(Listed entries)
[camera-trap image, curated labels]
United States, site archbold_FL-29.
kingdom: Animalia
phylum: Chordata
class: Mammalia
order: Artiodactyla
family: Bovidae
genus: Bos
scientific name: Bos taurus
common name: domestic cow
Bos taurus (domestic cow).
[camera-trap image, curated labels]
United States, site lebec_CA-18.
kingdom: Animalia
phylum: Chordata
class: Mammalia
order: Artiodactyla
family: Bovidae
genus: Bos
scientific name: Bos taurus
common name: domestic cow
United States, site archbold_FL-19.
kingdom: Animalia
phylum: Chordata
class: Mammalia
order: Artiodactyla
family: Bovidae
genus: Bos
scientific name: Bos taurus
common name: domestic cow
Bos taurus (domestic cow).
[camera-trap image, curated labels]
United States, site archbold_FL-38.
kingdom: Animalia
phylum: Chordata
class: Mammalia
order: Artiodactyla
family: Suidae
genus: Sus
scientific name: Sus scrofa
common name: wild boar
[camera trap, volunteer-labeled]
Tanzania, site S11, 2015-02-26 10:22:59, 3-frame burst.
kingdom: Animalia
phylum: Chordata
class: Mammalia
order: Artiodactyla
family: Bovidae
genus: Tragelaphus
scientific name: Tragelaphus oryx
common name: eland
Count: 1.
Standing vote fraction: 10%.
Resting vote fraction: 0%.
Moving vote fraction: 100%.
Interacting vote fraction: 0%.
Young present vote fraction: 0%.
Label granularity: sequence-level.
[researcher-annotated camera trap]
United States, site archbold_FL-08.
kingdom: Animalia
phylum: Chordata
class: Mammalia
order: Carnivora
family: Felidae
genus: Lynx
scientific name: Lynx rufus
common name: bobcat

(Instructions for the task)
The expected answer is a copy of each line above containing "site".

(Expected answer)
United States, site archbold_FL-29.
United States, site lebec_CA-18.
United States, site archbold_FL-19.
United States, site archbold_FL-38.
Tanzania, site S11, 2015-02-26 10:22:59, 3-frame burst.
United States, site archbold_FL-08.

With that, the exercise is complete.